▶ **ページ本文**
= = = =

宮田 バブルという表現が良いか悪いかはさておき、八村君や渡邊雄太君みたいなNBA選手が生まれたことで日本のバスケットボールの注目度が一気に上がり、盛り上がっているのは間違いないと思います。それをバブル時代にするかどうかを決めるのはやっぱり東京オリンピックが終わったあとですね。協会もそうですし、Bリーグもそうですし、現場の僕たちもそうですけど、そこからどう取り組んでいくかを真剣に考える必要があるんじゃないでしょうか。
平 日本のバスケットボール関係者が一丸となって。
宮田 そうです。今は(日本)代表が引っ張ってくれてますけど、それを一過性にしないためにはみんなで考える作業をしっかりしなきゃならない。いろんな意味でバスケはおもしろい、バスケは楽しい、バスケを通して日々の生活が豊かになると言ってくれる人を増やしていくための作業です。そういう意味では1番引っ張りやすいのはやっぱりBリーグだと思うので、僕たちも人気を伸ばしていく努力をしていかなくてはと思っています。特に千葉ジェッツさんとか影響力のあるチームがいろんな意味でリードしていってくれることは大きいので、そこは頼りにしたいですね。あれ、僕、また丸投げっぽいこと言ってます?

= = = =

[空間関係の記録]

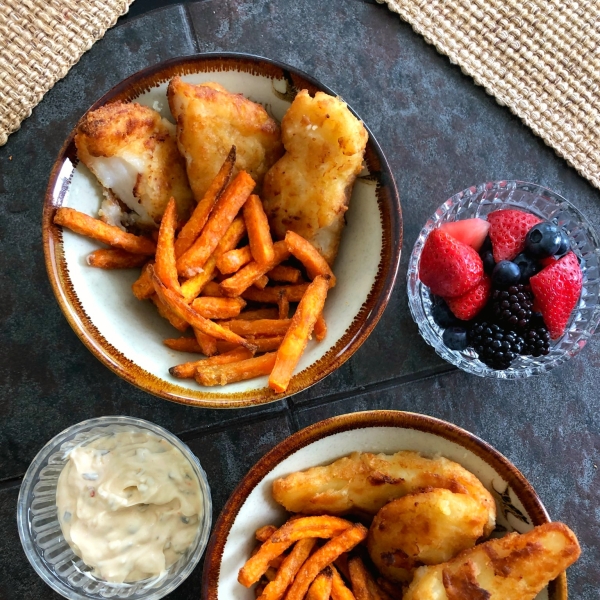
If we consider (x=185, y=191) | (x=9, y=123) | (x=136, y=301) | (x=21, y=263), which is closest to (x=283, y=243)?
(x=185, y=191)

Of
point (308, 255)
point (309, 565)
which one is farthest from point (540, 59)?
point (309, 565)

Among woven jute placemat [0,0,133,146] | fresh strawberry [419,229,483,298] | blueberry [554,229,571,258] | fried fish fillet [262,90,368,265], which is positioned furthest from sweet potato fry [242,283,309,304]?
woven jute placemat [0,0,133,146]

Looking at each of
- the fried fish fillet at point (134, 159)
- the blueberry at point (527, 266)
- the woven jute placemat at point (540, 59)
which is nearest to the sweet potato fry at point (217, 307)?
the fried fish fillet at point (134, 159)

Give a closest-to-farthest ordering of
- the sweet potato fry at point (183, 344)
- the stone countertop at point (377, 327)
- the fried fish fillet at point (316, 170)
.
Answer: the fried fish fillet at point (316, 170) → the sweet potato fry at point (183, 344) → the stone countertop at point (377, 327)

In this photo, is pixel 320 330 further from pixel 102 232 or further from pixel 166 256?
pixel 102 232

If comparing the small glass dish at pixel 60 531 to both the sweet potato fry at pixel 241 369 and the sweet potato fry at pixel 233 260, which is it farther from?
the sweet potato fry at pixel 233 260

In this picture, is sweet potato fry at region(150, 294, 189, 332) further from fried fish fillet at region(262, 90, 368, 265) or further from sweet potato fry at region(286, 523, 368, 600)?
sweet potato fry at region(286, 523, 368, 600)
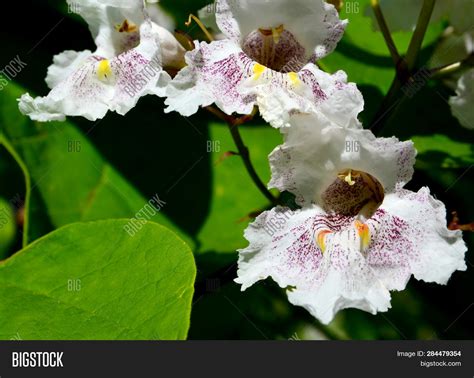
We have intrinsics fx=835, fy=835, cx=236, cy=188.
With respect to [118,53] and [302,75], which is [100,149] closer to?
[118,53]

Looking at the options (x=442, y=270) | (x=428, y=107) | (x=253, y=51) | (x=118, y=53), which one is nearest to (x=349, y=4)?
(x=428, y=107)

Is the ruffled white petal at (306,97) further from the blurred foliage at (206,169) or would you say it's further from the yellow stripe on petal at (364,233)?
the blurred foliage at (206,169)

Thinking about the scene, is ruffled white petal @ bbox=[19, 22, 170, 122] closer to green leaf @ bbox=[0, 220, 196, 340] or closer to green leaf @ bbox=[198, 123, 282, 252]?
green leaf @ bbox=[0, 220, 196, 340]

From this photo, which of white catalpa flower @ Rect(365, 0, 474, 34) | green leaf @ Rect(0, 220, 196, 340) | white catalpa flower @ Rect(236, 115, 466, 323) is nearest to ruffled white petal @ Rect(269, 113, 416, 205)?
white catalpa flower @ Rect(236, 115, 466, 323)

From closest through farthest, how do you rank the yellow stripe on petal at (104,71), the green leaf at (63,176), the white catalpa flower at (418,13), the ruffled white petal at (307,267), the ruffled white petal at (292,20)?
the ruffled white petal at (307,267), the ruffled white petal at (292,20), the yellow stripe on petal at (104,71), the white catalpa flower at (418,13), the green leaf at (63,176)

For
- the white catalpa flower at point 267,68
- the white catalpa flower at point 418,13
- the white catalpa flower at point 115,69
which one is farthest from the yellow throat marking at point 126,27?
the white catalpa flower at point 418,13

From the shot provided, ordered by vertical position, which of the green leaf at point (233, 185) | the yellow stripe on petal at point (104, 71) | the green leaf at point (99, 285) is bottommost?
the green leaf at point (233, 185)

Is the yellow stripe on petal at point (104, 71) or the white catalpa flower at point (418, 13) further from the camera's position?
the white catalpa flower at point (418, 13)
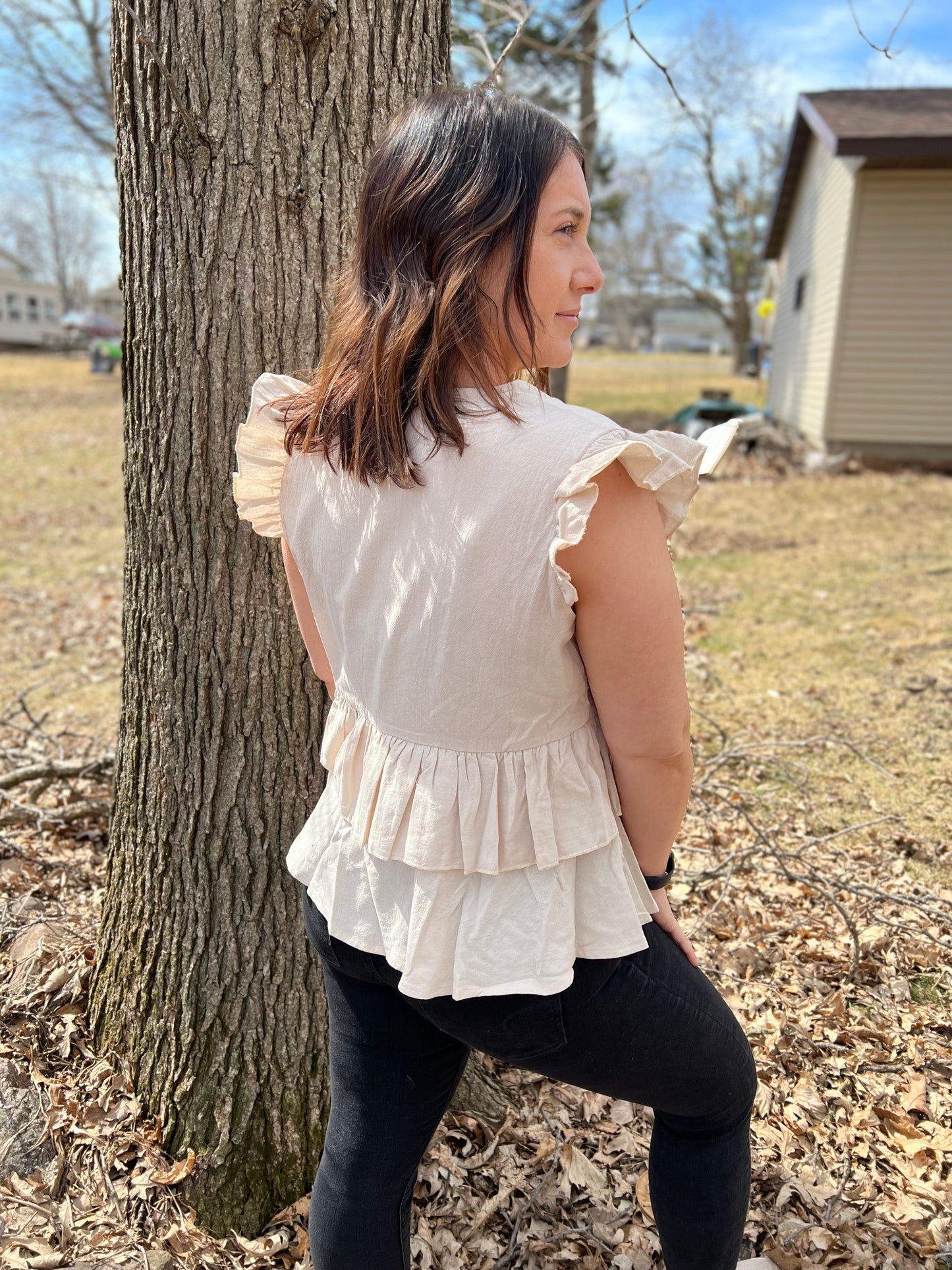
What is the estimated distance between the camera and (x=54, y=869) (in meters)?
3.07

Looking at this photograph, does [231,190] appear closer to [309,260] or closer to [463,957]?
[309,260]

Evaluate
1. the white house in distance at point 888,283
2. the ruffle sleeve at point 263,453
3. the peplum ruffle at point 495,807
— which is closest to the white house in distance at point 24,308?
the white house in distance at point 888,283

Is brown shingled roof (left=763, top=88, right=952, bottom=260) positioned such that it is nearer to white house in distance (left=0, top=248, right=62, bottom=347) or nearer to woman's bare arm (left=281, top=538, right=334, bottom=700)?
woman's bare arm (left=281, top=538, right=334, bottom=700)

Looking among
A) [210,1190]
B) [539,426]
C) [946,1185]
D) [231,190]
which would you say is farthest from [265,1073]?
[231,190]

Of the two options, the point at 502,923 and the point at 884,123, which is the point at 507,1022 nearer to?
the point at 502,923

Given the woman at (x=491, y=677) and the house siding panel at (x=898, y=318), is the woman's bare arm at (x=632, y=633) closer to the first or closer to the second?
the woman at (x=491, y=677)

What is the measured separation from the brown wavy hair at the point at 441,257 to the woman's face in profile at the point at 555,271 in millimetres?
13

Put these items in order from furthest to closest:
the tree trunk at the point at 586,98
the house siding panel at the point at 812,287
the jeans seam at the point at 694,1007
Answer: the tree trunk at the point at 586,98, the house siding panel at the point at 812,287, the jeans seam at the point at 694,1007

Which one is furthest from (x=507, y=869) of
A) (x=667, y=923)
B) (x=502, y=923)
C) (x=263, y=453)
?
(x=263, y=453)

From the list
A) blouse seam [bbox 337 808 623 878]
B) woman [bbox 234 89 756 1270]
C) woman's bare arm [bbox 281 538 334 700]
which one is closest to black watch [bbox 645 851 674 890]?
woman [bbox 234 89 756 1270]

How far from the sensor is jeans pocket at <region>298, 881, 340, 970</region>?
1.50 metres

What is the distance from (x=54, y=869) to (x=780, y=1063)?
2.27m

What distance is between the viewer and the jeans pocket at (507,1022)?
1316 millimetres

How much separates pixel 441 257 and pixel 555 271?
0.16 meters
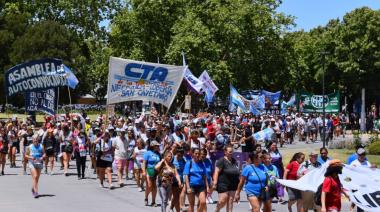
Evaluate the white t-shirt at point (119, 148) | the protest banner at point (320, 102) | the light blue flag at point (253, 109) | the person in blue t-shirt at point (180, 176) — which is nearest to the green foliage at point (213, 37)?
the light blue flag at point (253, 109)

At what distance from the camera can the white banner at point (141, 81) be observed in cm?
2039

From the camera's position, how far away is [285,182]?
12.5m

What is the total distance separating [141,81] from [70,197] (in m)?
5.57

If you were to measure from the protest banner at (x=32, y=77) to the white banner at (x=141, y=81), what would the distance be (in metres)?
6.49

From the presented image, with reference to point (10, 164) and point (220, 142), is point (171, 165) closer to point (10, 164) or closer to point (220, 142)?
point (220, 142)

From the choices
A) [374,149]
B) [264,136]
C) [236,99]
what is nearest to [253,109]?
[236,99]

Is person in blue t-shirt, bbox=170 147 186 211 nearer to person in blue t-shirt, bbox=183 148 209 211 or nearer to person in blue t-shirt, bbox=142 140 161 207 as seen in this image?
person in blue t-shirt, bbox=183 148 209 211

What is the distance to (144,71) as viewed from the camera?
2092 centimetres

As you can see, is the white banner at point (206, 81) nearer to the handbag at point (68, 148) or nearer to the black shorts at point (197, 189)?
the handbag at point (68, 148)

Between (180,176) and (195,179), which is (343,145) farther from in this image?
(195,179)

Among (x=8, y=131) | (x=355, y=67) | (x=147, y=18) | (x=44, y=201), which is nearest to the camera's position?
(x=44, y=201)

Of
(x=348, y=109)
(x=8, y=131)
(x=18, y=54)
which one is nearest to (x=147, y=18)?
(x=18, y=54)

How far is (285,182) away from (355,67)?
49.9 meters

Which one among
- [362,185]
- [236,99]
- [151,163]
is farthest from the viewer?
[236,99]
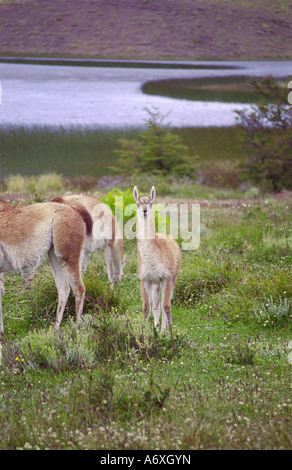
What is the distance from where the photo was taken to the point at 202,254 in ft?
33.8

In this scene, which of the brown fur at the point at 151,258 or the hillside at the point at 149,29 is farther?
the hillside at the point at 149,29

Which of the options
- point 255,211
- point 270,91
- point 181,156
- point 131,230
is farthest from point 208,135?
point 131,230

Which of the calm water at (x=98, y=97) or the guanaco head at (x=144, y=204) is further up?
the guanaco head at (x=144, y=204)

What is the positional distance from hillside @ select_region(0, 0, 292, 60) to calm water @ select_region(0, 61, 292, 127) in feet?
3.75

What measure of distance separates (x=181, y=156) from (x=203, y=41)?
16.5ft

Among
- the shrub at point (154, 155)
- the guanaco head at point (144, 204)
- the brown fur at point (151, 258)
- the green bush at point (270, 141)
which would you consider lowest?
the shrub at point (154, 155)

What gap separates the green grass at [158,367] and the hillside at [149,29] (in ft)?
46.5

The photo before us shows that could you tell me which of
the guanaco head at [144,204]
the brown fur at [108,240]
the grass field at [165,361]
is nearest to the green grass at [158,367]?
the grass field at [165,361]

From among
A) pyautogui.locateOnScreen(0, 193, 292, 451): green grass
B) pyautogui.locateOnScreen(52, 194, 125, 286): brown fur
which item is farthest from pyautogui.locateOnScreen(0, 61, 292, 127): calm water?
pyautogui.locateOnScreen(0, 193, 292, 451): green grass

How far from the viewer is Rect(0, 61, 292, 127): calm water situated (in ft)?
73.8

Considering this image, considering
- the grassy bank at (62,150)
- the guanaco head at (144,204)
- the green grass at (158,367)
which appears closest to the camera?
the green grass at (158,367)

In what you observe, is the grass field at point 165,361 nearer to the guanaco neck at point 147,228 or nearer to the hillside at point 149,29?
the guanaco neck at point 147,228

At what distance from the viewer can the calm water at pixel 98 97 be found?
73.8 ft
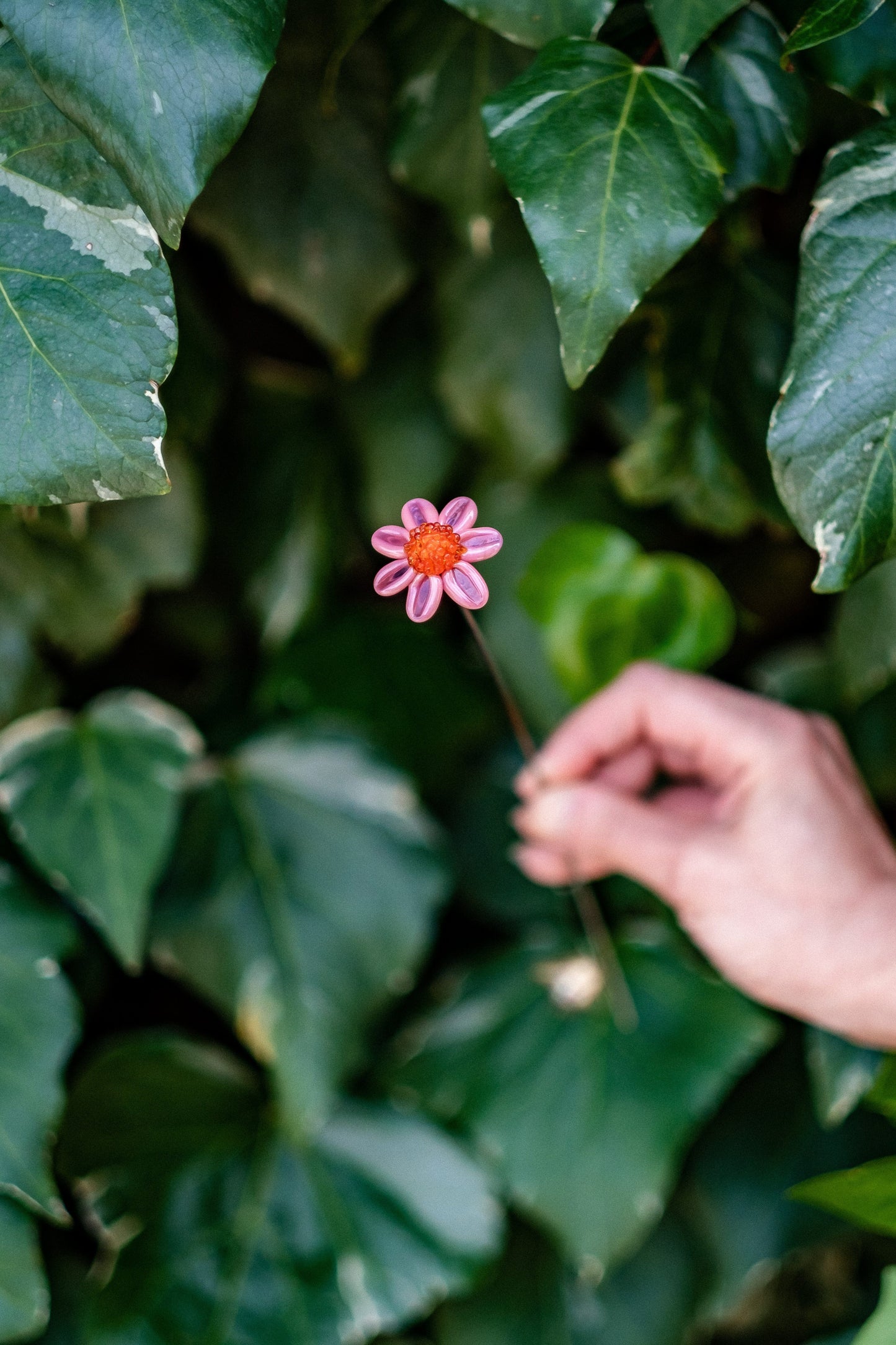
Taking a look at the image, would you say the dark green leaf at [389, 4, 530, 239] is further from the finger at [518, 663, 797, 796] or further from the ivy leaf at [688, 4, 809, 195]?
the finger at [518, 663, 797, 796]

= = = =

▶ **作成課題**
**A)** バスケットボールに関する対談の本文のうち、「宮田 バブルという表現が良い」から「丸投げっぽいこと言ってます?」までを、その語句も含めて一字一句変えずに出力してください。
**B)** バスケットボールに関する対談の本文において、宮田氏は、現在の盛り上がりをバブル時代とするかどうかが決まるのはいつだと述べていますか。
**C)** バスケットボールに関する対談の本文について、最後の発言に続く部分を書き継いでください。

▶ **解答一覧**
**A)**
宮田 バブルという表現が良いか悪いかはさておき、八村君や渡邊雄太君みたいなNBA選手が生まれたことで日本のバスケットボールの注目度が一気に上がり、盛り上がっているのは間違いないと思います。それをバブル時代にするかどうかを決めるのはやっぱり東京オリンピックが終わったあとですね。協会もそうですし、Bリーグもそうですし、現場の僕たちもそうですけど、そこからどう取り組んでいくかを真剣に考える必要があるんじゃないでしょうか。
平 日本のバスケットボール関係者が一丸となって。
宮田 そうです。今は(日本)代表が引っ張ってくれてますけど、それを一過性にしないためにはみんなで考える作業をしっかりしなきゃならない。いろんな意味でバスケはおもしろい、バスケは楽しい、バスケを通して日々の生活が豊かになると言ってくれる人を増やしていくための作業です。そういう意味では1番引っ張りやすいのはやっぱりBリーグだと思うので、僕たちも人気を伸ばしていく努力をしていかなくてはと思っています。特に千葉ジェッツさんとか影響力のあるチームがいろんな意味でリードしていってくれることは大きいので、そこは頼りにしたいですね。あれ、僕、また丸投げっぽいこと言ってます?

**B)** 東京オリンピックが終わったあとです。

**C)**
池内 ハハハハ…。いや、おっしゃるとおりで。僕は“バブル”みたいな表現は決して間違っていないと思うんですよ。八村選手みたいなスターが出てきた影響は計り知れませんし、その先には44年ぶりのオリンピックが待っていますからね。けれど、大切なのは宮田さんも言われましたけど、オリンピックが終わったあとで、もしかするとオリンピック終了とともにこの熱が一気に冷める可能性もあります。今の盛り上がりを一過性のものにしないためにはBリーグとしての努力も必要。それはバスケットに対する恩返しというか、リーグトップと言われているチームにいるからにはやらなくてはならないことだと思っています。ジェッツだからできることを考えて、我々がやるべきことをやり抜こうというのは今もこれからも変わりません。
平 僕は20年以内にBリーグをNBAに次ぐリーグにしたいと思っていて、まあそう思っていても僕が直接それをできるポジションにいるわけじゃないんですが。そうなってほしいと願っているというか、そうなることを信じているんですね。
宮田 信じることは大事です。
平 そう、信じることは大事ですよね。物事は信じることから始まるから。ただ一方で今のバスケ人気をバブルと感じている人がいるならばそれは危機感の表れでもあるから、勝って兜の尾を締めろじゃないですけど、そういうマインドを持って足りないものを揃えていくことが必要だなと思っています。今後の育成という面でもそうですね。八村塁も渡邊雄太もすばらしい選手ですが、協会が彼らを意図的に育てたかといえばそうではない。その事実は事実として受け止めて、これからは彼らに次ぐ若い選手を育てていってくれることを願っています。もちろんBリーグにも期待してますよ。
宮田 僕も千葉ジェッツ、ひいては池内GMに期待しています。
平 ちょっと、それ、最後まで丸投げ発言!(笑)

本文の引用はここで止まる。